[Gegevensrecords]
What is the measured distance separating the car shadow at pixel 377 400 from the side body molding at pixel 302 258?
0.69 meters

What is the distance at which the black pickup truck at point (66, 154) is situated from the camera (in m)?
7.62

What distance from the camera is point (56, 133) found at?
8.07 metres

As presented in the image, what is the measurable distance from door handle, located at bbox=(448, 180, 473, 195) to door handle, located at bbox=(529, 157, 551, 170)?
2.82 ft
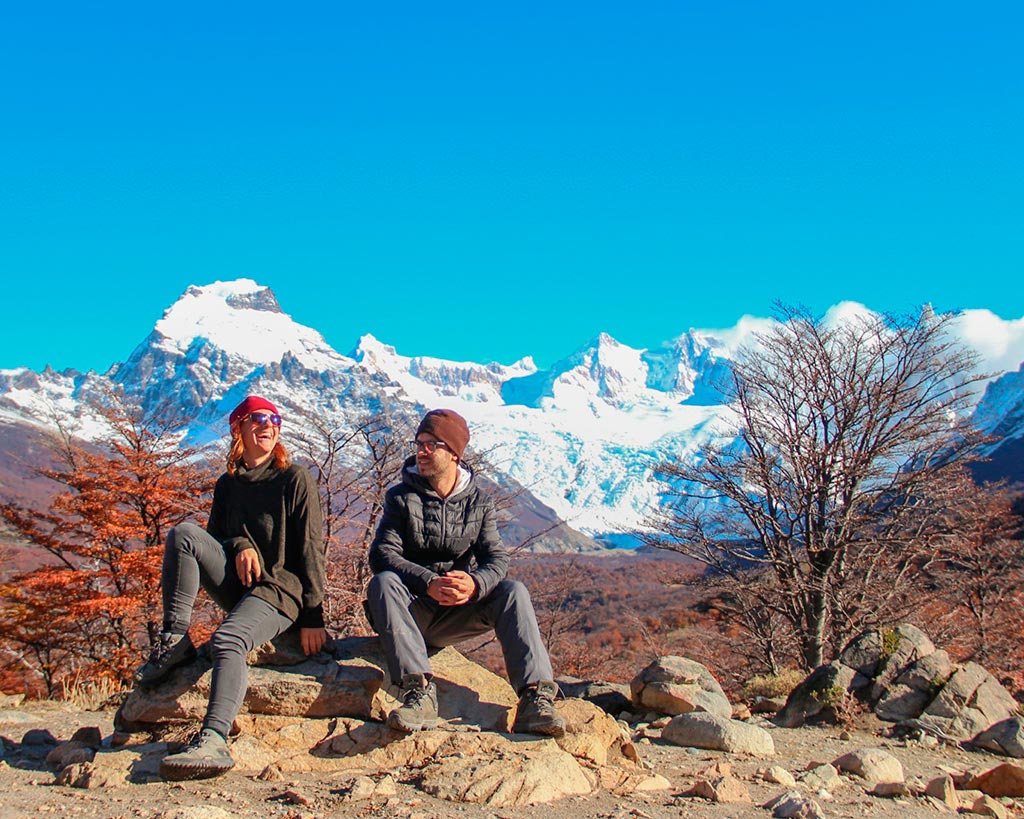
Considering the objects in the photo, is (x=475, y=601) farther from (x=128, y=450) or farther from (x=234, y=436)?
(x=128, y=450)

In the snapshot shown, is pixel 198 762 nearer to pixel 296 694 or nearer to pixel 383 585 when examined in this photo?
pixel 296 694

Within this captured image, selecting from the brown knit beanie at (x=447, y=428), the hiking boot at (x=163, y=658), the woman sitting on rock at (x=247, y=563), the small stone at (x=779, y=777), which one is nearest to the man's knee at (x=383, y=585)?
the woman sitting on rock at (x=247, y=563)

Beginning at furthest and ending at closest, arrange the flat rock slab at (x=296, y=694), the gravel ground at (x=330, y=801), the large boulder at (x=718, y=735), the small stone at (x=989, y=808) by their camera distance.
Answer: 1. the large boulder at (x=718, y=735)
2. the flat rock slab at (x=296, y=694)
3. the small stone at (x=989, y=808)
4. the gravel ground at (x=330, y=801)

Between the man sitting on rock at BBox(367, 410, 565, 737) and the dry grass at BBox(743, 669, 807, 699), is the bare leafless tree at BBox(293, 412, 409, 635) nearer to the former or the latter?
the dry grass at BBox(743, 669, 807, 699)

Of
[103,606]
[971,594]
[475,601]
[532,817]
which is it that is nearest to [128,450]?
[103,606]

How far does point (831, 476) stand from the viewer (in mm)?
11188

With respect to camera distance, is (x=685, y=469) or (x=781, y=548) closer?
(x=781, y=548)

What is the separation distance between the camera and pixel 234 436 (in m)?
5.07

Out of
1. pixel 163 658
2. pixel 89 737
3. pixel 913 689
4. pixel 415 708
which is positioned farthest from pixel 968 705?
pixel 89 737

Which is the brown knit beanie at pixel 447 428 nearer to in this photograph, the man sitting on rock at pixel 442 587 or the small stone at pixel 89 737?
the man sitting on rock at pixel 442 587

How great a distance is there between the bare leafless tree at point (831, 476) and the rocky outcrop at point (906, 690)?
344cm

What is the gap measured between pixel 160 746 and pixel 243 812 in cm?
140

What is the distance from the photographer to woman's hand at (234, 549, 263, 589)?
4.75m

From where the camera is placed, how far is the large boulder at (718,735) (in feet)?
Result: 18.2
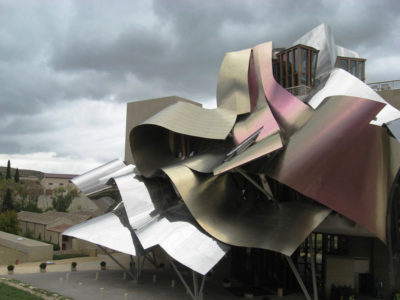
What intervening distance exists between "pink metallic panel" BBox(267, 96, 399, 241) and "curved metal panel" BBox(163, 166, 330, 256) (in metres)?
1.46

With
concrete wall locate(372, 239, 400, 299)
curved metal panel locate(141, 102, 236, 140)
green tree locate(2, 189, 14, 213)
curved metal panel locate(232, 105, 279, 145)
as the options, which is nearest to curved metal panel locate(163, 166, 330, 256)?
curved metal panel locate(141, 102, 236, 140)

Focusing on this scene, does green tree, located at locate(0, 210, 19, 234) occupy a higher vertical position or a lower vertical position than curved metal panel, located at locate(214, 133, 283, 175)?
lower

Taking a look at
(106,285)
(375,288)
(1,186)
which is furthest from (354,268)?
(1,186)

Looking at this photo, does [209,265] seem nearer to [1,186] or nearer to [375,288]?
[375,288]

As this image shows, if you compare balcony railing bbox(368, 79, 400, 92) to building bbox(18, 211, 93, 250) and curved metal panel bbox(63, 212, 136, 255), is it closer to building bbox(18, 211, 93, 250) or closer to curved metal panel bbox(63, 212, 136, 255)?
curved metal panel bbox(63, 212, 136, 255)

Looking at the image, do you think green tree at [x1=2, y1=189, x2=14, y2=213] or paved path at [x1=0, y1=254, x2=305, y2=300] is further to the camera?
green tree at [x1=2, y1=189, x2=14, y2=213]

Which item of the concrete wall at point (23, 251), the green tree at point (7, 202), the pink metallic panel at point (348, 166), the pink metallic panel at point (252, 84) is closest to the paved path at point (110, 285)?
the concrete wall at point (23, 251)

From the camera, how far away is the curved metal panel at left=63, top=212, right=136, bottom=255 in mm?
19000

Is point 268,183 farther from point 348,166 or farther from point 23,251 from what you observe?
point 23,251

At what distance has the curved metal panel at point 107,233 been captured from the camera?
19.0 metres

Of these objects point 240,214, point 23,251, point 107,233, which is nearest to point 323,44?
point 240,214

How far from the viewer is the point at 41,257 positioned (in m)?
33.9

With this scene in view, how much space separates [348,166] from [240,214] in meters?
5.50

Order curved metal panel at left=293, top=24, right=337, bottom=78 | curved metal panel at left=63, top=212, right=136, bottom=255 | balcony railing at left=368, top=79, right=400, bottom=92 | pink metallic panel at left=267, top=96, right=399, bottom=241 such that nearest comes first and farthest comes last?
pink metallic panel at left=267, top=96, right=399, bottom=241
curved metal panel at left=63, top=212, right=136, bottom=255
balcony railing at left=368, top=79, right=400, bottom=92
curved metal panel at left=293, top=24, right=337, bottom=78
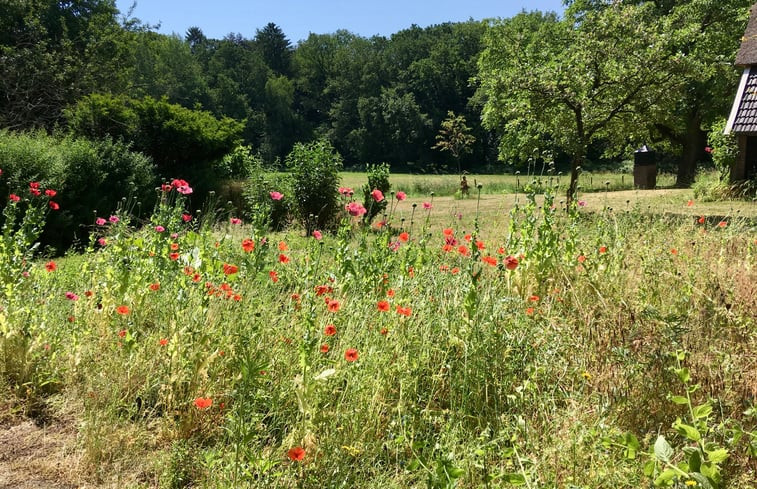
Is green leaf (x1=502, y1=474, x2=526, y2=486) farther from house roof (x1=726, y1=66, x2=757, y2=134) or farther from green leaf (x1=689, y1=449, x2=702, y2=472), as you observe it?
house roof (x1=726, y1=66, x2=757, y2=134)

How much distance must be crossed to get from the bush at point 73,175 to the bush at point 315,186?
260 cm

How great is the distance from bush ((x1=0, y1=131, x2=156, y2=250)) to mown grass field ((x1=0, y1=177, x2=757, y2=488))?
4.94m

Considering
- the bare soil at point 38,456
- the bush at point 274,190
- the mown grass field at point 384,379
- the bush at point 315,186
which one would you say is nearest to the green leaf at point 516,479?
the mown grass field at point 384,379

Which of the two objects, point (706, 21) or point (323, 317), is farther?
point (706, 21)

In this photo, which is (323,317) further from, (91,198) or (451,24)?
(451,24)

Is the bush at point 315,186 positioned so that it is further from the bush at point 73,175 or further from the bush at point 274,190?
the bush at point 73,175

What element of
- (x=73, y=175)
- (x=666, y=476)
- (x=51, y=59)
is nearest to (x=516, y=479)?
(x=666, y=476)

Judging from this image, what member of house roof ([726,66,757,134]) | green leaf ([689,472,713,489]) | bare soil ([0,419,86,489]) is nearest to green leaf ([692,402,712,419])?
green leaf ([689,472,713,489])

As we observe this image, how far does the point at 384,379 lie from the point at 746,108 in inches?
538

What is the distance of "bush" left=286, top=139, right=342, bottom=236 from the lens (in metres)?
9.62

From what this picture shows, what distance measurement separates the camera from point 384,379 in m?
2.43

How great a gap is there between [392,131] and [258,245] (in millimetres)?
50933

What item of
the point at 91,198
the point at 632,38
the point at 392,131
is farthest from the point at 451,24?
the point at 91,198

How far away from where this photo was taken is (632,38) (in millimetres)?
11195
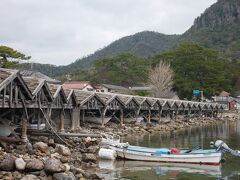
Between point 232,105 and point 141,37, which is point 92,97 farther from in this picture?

**Uw opdracht**
Neemt u alle bovenstaande items letterlijk over, maar laat u de afbeeldingen daarbij weg.

**Resultaat hieronder**
What is the measured distance separating the car shadow at pixel 377 400 from the side body molding at pixel 302 258?
0.69 meters

What is the distance at which the black pickup truck at point (66, 154) is situated from the camera (in m)?
7.62

What distance from the camera is point (56, 133) found at?
8.07 metres

As presented in the image, what is the measurable distance from door handle, located at bbox=(448, 180, 473, 195) to door handle, located at bbox=(529, 157, 551, 170)?
2.82 ft
Considering the objects in the photo, is (x=475, y=601) farther from (x=128, y=450) or farther from (x=234, y=436)?
(x=128, y=450)

In the snapshot shown, is pixel 198 762 nearer to pixel 296 694 or nearer to pixel 383 585 when examined in this photo?
pixel 296 694

Within this captured image, selecting from the brown knit beanie at (x=447, y=428), the hiking boot at (x=163, y=658), the woman sitting on rock at (x=247, y=563), the small stone at (x=779, y=777), which one is nearest to the man's knee at (x=383, y=585)?
the woman sitting on rock at (x=247, y=563)

Beginning at furthest and ending at closest, arrange the flat rock slab at (x=296, y=694), the gravel ground at (x=330, y=801), the large boulder at (x=718, y=735), the small stone at (x=989, y=808) by their camera distance.
Answer: 1. the large boulder at (x=718, y=735)
2. the flat rock slab at (x=296, y=694)
3. the small stone at (x=989, y=808)
4. the gravel ground at (x=330, y=801)

Between the man sitting on rock at BBox(367, 410, 565, 737) and the dry grass at BBox(743, 669, 807, 699), is the bare leafless tree at BBox(293, 412, 409, 635) nearer to the former or the latter?
the dry grass at BBox(743, 669, 807, 699)

Of
[103,606]
[971,594]
[475,601]
[532,817]
which is it that is nearest to [128,450]?
[103,606]

How far does point (831, 476) stand from the viewer (in mm)?
11188

With respect to camera distance, is (x=685, y=469) or (x=781, y=548) closer?
(x=781, y=548)

What is the separation distance between the camera and pixel 234 436 (in m)?
5.07

Out of
1. pixel 163 658
2. pixel 89 737
3. pixel 913 689
4. pixel 415 708
which is positioned farthest from pixel 968 705?
pixel 89 737

Which is the brown knit beanie at pixel 447 428 nearer to in this photograph, the man sitting on rock at pixel 442 587 or the small stone at pixel 89 737?
the man sitting on rock at pixel 442 587

How great a distance is there between the bare leafless tree at point (831, 476) and the rocky outcrop at point (906, 690)?
344cm

What is the gap measured between pixel 160 746 and pixel 243 812 in cm?
140

What is the distance from the photographer to woman's hand at (234, 549, 263, 589)?
4.75m

From where the camera is placed, how far is the large boulder at (718,735) (in feet)?
Result: 18.2
What intervening distance exists between "pink metallic panel" BBox(267, 96, 399, 241) and "curved metal panel" BBox(163, 166, 330, 256) (in metres)?
1.46

With
concrete wall locate(372, 239, 400, 299)
curved metal panel locate(141, 102, 236, 140)
green tree locate(2, 189, 14, 213)
curved metal panel locate(232, 105, 279, 145)
as the options, which is nearest to curved metal panel locate(163, 166, 330, 256)?
curved metal panel locate(141, 102, 236, 140)

Focusing on this scene, does green tree, located at locate(0, 210, 19, 234) occupy a higher vertical position or a lower vertical position than curved metal panel, located at locate(214, 133, 283, 175)?
lower

Taking a look at
(106,285)
(375,288)
(1,186)
which is furthest from (354,268)?
(1,186)

Looking at this photo, does [209,265] seem nearer to [1,186] or nearer to [375,288]?
[375,288]

As this image shows, if you compare balcony railing bbox(368, 79, 400, 92) to building bbox(18, 211, 93, 250) and curved metal panel bbox(63, 212, 136, 255), is it closer to building bbox(18, 211, 93, 250) or closer to curved metal panel bbox(63, 212, 136, 255)?
curved metal panel bbox(63, 212, 136, 255)

Looking at the image, do you think green tree at [x1=2, y1=189, x2=14, y2=213] or paved path at [x1=0, y1=254, x2=305, y2=300] is further to the camera?
green tree at [x1=2, y1=189, x2=14, y2=213]

Which item of the concrete wall at point (23, 251), the green tree at point (7, 202), the pink metallic panel at point (348, 166), the pink metallic panel at point (252, 84) is closest to the paved path at point (110, 285)?
the concrete wall at point (23, 251)

From the camera, how far away is the curved metal panel at left=63, top=212, right=136, bottom=255 in mm?
19000

Is point 268,183 farther from point 348,166 or farther from point 23,251 from what you observe?
point 23,251

At what distance has the curved metal panel at point 107,233 been captured from the camera?
19.0 metres

Of these objects point 240,214, point 23,251, point 107,233, which is nearest to point 323,44?
point 240,214

How far from the viewer is the point at 41,257 positioned (in m)?
33.9

With this scene in view, how much space separates [348,166] from [240,214] in meters?
5.50

Order curved metal panel at left=293, top=24, right=337, bottom=78 | curved metal panel at left=63, top=212, right=136, bottom=255 | balcony railing at left=368, top=79, right=400, bottom=92 | pink metallic panel at left=267, top=96, right=399, bottom=241 such that nearest comes first and farthest comes last?
pink metallic panel at left=267, top=96, right=399, bottom=241
curved metal panel at left=63, top=212, right=136, bottom=255
balcony railing at left=368, top=79, right=400, bottom=92
curved metal panel at left=293, top=24, right=337, bottom=78
Is green leaf (x1=502, y1=474, x2=526, y2=486) farther from house roof (x1=726, y1=66, x2=757, y2=134) or farther from green leaf (x1=689, y1=449, x2=702, y2=472), as you observe it?
house roof (x1=726, y1=66, x2=757, y2=134)

How much distance must be crossed to get from the bush at point 73,175 to the bush at point 315,186?
260 cm

How great is the distance from bush ((x1=0, y1=131, x2=156, y2=250)) to mown grass field ((x1=0, y1=177, x2=757, y2=488))?
4.94m

Considering
- the bare soil at point 38,456
- the bush at point 274,190
- the mown grass field at point 384,379
- the bush at point 315,186
which one would you say is nearest to the green leaf at point 516,479?
the mown grass field at point 384,379

Which of the two objects, point (706, 21) or point (323, 317), is farther?
point (706, 21)

In this photo, which is (323,317) further from, (91,198) or (451,24)?
(451,24)

Is the bush at point 315,186 positioned so that it is further from the bush at point 73,175 or further from the bush at point 274,190?
the bush at point 73,175

What element of
- (x=73, y=175)
- (x=666, y=476)
- (x=51, y=59)
is nearest to (x=516, y=479)?
(x=666, y=476)

Judging from this image, what member of house roof ([726,66,757,134]) | green leaf ([689,472,713,489]) | bare soil ([0,419,86,489]) is nearest to green leaf ([692,402,712,419])?
green leaf ([689,472,713,489])

As we observe this image, how far does the point at 384,379 lie from the point at 746,108 in inches?
538

What is the distance of "bush" left=286, top=139, right=342, bottom=236 from the lens (in metres)?
9.62

From what this picture shows, what distance measurement separates the camera from point 384,379 in m?
2.43

How great a gap is there between [392,131] and [258,245] (in millimetres)?
50933

What item of
the point at 91,198
the point at 632,38
the point at 392,131
is farthest from the point at 451,24?
the point at 91,198

How far away from where this photo was taken is (632,38) (in millimetres)?
11195
Between point 232,105 and point 141,37, which is point 92,97 farther from in this picture?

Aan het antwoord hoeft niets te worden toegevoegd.